Dünya kamuoyunda 6-8 Ekim 2014 direnişi olarak hafızalara kazınan Kobanê’ye yönelik DAİŞ saldırılarına karşı Diyarbakır, Batman, Siirt, İstanbul, Van, Hakkari ve daha birçok kentte halkın sokaklara çıkarak Kobanê halkına destek olmak için yaptığı eylemlerin üzerinden 7 yıl geçti. Çok sayıda kişinin yaşamını yitirdiği, binlerce kişinin yaralandığı olayların başlangıcından günümüze yaşananları derledik.
Suriye’de Baas rejimine karşı 2011 yılında başlayan iç savaşla beraber, DAİŞ’de saldırılarını arttırdı. Kuzey ve Doğu Suriye’ye bağlı Kobanê kentine bağlı köyler, 15 Eylül 2014’de DAİŞ tarafından işgal edildi. İşgalle beraber saldırıların yoğunlaştığı 19 Eylülden itibaren çok sayıda kişi göç etmek zorunda bırakıldı. Ancak Türkiye’nin sınır kapılarını tutması üzerine bir yandan halk direnirken bir yandan da uluslararası kamuoyuna çağrılar yapıldı. 21 Eylül 2014’de Halkların Demokratik Partisi (HDP) milletvekilleri, DAİŞ’in saldırılarına dikkat çekmek amacıyla Birleşmiş Milletler (BM) merkezi önünde açlık grevine başladı. Demokratik Birlik Partisi (PYD) Eşbaşkanı Salih Müslim de 26 Eylül’de uluslararası kamuoyunu, Kobanê’ye yönelik saldırılara engel olmaya çağırdı.

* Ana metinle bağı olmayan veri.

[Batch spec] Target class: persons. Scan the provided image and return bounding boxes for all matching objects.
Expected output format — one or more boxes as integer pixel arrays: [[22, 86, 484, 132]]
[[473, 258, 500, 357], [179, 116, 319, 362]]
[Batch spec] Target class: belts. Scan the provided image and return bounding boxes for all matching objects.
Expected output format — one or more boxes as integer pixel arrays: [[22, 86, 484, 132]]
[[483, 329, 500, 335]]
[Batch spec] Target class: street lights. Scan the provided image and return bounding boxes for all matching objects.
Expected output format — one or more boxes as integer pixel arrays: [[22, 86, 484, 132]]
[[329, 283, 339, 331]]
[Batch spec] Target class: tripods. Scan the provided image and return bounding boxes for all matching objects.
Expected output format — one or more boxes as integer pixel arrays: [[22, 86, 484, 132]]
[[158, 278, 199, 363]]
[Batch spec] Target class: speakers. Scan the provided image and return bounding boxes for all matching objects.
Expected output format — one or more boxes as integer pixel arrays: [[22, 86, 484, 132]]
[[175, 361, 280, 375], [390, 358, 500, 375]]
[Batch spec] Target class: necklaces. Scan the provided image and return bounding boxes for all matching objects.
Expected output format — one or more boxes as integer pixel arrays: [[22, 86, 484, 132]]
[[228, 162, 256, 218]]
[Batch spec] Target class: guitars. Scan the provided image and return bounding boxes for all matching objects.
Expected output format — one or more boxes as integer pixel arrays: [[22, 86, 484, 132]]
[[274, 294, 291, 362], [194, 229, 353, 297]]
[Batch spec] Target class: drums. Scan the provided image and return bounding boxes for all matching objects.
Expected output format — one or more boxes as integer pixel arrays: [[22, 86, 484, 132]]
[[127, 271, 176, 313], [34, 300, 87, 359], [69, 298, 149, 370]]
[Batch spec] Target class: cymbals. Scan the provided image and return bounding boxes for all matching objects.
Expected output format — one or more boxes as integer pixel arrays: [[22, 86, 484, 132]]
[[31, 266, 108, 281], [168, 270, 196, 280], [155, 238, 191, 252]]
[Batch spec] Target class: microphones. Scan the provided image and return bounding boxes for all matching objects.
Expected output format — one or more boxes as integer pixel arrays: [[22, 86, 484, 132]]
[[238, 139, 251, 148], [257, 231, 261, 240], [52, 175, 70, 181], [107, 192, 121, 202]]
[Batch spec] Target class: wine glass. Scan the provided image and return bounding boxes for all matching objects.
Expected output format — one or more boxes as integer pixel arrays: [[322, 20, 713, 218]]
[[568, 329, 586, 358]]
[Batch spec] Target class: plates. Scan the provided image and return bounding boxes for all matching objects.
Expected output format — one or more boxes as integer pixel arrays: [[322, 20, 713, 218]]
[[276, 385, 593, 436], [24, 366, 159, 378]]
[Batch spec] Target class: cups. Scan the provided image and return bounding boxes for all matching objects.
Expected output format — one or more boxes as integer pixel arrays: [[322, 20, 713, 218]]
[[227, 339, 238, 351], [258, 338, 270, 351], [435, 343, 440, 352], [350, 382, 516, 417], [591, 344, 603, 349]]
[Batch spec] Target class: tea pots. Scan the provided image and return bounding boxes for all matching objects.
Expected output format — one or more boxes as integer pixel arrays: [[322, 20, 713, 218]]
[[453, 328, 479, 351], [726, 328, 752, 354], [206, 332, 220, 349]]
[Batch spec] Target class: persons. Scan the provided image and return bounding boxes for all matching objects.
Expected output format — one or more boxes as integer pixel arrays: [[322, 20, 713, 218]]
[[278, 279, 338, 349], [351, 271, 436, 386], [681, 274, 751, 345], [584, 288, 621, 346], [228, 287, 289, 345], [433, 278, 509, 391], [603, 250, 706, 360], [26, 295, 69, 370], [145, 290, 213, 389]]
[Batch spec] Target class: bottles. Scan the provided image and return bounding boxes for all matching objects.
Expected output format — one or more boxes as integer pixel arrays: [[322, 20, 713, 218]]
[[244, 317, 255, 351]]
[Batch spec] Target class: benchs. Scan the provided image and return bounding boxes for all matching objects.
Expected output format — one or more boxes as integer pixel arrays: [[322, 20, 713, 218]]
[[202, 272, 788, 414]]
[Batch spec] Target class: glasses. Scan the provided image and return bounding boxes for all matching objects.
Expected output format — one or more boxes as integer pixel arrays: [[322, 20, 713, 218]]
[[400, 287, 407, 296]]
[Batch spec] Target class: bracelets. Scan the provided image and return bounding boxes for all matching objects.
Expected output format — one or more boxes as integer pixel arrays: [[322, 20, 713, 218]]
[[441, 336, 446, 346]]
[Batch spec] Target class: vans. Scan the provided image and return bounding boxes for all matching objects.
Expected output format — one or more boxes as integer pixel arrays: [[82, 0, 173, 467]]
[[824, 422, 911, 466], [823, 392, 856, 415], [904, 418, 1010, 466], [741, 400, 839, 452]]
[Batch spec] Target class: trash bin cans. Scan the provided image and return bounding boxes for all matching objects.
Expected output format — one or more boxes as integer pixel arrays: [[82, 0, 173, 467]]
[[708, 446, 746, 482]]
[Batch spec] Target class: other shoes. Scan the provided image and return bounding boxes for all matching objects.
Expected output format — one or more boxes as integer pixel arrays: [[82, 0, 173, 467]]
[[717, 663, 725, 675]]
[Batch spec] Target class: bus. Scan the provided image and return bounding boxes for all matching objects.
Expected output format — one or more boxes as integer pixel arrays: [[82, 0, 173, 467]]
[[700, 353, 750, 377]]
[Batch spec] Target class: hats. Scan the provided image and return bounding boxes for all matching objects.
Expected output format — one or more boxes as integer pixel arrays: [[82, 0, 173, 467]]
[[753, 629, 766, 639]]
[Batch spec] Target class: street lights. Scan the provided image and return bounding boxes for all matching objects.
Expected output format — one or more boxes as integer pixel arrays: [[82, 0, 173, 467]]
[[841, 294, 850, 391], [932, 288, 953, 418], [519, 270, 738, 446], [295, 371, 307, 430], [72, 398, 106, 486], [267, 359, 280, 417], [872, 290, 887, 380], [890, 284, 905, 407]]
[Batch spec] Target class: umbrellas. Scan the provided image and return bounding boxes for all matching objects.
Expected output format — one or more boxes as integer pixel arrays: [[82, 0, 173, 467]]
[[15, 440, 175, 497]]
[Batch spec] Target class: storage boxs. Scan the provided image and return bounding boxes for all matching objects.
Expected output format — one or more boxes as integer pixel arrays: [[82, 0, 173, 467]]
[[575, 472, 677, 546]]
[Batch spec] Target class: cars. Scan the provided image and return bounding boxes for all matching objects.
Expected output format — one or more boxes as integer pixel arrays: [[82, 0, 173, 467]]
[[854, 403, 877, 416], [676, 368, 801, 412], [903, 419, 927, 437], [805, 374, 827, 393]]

2014 yılında Cumhurbaşkanı Tayyip Erdoğan Antep'te bulunan İslâhiye Çadırkent Konaklama Tesislerinde kalan Suriyelileri ziyaretinde, "Şu anda Kobanê düştü, düşüyor" konuşmasını yaptı. Cumhurbaşkanı’nın bu açıklaması, bölge ve batı kentlerinde halkın sokağa dökülmesinde kıvılcım oldu.
Bin 213 gözaltı 183 tutuklama
Kobanê eylemlerinde polis müdahalesi ve ırkçı grupların saldırısı sonucu büyüyen olaylarda 42 kişi katledilirken, 199'u çocuk olmak üzere bin 213 kişi de gözaltına alındı. Gözaltına alınanlardan 20’si çocuk, 183 kişi tutuklandı.
Varto’da bir kişi katledildi
Devam eden protesto eylemlerinde 7 Ekim 2014 yılında Muş'un Varto (Gımgım) ilçesinde Hakan Buksur, polis tarafından katledildi. Varto’da birçok okul, resmi kurum binası ateşe verildi ve 2 kişi yaralandı. Malazgirt ve Bulanık ilçelerinde de yine çıkan olaylarda 7 kişi yaralandı.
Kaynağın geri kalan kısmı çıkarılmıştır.